The group vacations to a beach where a woman mysteriously gets attacked by a "giant jumbo jellyfish". They manage to save the woman and vacation to a resort where they see Nathalie's mother, and Bill and Gloria spend the night romantically. The next day however blood rain appears and resurrects countless birds from the tar pit as well as two cavemen. The group is attacked during filming but manages to escape along with a few crew members including screenwriter Will and actress Jessica. After a brief reunion with the tree hugger they escape to a theater but leave upon seeing birds. They head to a cemetery where they're attacked by zombies that kill Jessica. They also encounter and fight the two cavemen and settle at a hotel, where the birds attack again, killing Will. The birds then mysteriously leave a second time.

== Production ==
Birdemic 2 was announced in April 2011, along with news that Bagh would reprise his role from the first film.

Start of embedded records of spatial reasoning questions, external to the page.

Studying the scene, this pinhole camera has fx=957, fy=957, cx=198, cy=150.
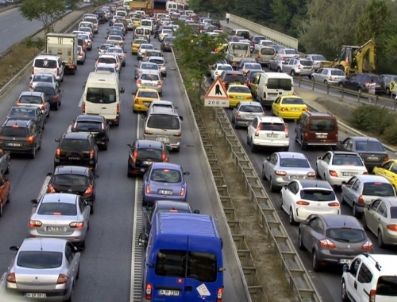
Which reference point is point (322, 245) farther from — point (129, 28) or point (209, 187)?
point (129, 28)

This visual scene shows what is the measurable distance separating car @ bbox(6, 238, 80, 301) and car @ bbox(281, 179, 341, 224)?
922 centimetres

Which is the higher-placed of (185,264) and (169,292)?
(185,264)

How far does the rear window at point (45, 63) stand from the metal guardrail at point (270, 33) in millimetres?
47344

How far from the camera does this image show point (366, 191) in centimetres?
2934

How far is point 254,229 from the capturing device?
28.2 metres

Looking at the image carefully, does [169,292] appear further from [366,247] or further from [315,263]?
[366,247]

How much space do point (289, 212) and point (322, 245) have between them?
5434 millimetres

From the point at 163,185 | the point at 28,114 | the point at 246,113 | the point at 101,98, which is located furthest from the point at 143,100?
the point at 163,185

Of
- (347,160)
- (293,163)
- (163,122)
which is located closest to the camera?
(293,163)

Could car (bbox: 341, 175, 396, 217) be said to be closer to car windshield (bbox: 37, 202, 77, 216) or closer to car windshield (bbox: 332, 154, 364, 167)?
car windshield (bbox: 332, 154, 364, 167)

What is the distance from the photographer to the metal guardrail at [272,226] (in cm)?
2112

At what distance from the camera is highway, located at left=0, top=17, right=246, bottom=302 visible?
2244 cm

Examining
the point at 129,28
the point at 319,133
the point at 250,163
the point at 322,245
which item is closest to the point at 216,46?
the point at 319,133

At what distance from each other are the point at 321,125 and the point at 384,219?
14.1 metres
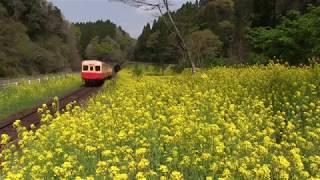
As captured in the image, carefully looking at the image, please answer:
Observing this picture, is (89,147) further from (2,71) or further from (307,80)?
(2,71)

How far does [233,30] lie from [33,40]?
30861mm

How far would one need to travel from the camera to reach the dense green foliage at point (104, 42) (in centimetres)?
14271

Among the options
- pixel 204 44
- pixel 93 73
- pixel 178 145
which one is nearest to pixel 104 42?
pixel 204 44

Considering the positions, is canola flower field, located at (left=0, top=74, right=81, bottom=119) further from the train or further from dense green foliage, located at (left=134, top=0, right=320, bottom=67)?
the train

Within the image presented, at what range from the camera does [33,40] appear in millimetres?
77750

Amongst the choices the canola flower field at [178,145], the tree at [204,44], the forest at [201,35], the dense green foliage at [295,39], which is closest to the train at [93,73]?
the forest at [201,35]

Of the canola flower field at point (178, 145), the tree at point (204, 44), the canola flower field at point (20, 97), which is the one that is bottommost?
the canola flower field at point (20, 97)

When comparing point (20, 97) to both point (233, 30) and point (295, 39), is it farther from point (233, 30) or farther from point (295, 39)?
point (233, 30)

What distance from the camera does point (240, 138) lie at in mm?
7082

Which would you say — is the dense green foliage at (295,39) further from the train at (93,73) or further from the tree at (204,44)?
the tree at (204,44)

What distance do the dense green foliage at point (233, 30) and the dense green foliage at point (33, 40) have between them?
1378 centimetres

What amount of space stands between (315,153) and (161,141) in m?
1.87

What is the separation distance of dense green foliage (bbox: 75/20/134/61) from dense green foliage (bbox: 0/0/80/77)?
4130 cm

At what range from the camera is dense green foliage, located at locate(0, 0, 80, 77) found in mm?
62981
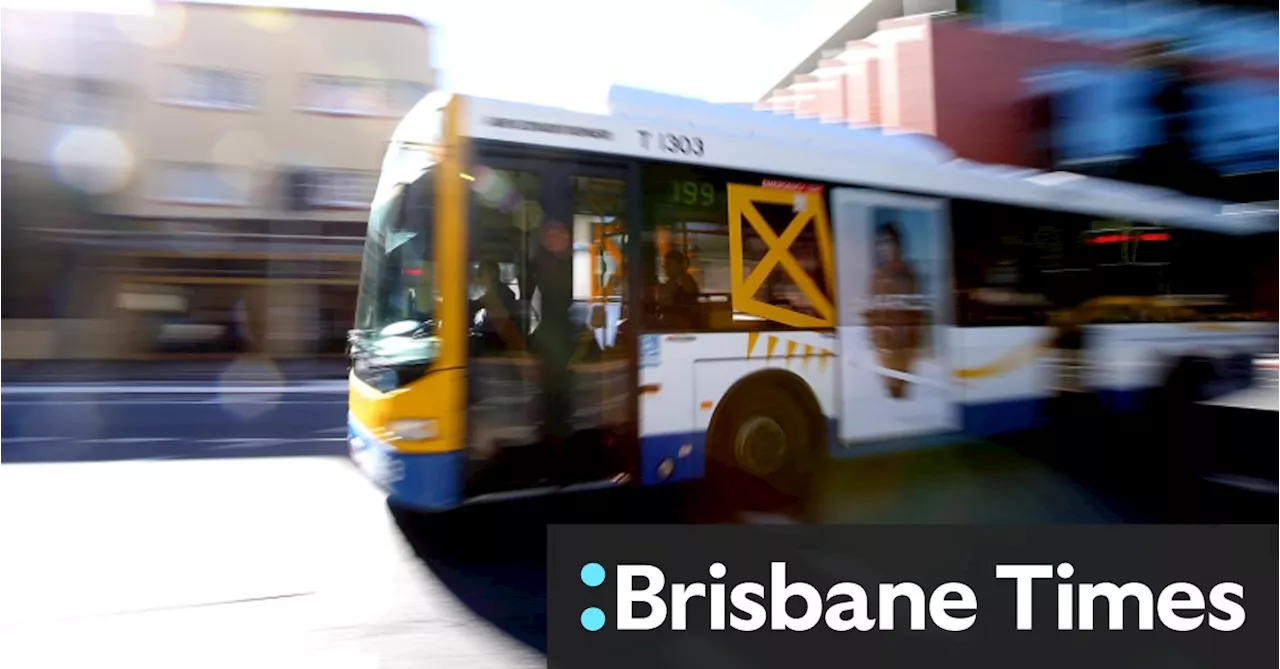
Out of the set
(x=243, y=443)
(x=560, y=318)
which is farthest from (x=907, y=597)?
(x=243, y=443)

Production began on February 4, 2012. Nguyen included long scenes of dancing in order to satisfy fans of his first film, who he said wanted romantic content; Nguyen himself sees the film as a romantic thriller. Nguyen was influenced by concerns about global warming, which he said was the cause of the bird and zombie attacks in the film. The film was shot in 3D, which Nguyen said he mastered during shooting. Shooting in 3D slowed down production, but Nguyen said he believed it would bring more people to the sequel.

== Release ==
A tie-in video game was released in October 2012. Starting on April 16, 2013, Chill.com exclusively offered the film via video on demand for 90 days before it was released to other services. It was released on DVD in October 2013.

== Reception ==
Dennis Harvey of Variety wrote, "Nguyen's partial self-awareness of his new movie's camp value ... only makes it an effortful, half-understood in-joke rather than the guiltily pleasurable unintentional joke that was Birdemic: Shock and Terror." Rod Lott of the Oklahoma Gazette wrote, "What keeps Birdemic 2 from reaching the first film's level of fun is Nguyen's penchant for treating this go-round like a greatest-hits reel." HorrorNews.net rated it 0/5 stars and called it the worst film of the year.

== Sequel ==

In a 2016 Vice interview, Nguyen said that he is hoping to eventually make Birdemic 3: Sea Eagle, which would be his last Birdemic film. In October 2016, an Indiegogo campaign was raised in order to finance the third film of the series. The funding was eventually closed, with only roughly $596 out of the desired $500,000 raised. Despite this, it was announced in March 2021 that production on the third installment had begun with a planned release in late 2022. The poster for the film was released on November 19, 2021 through Moviehead Pictures’ official Twitter page. The film itself premiered at Fantastic Fest on September 25, 2022, and was released on several streaming platforms on January 24, 2023. Birdemic 3: Sea Eagle grossed $758, and was only released theatrically in New Zealand.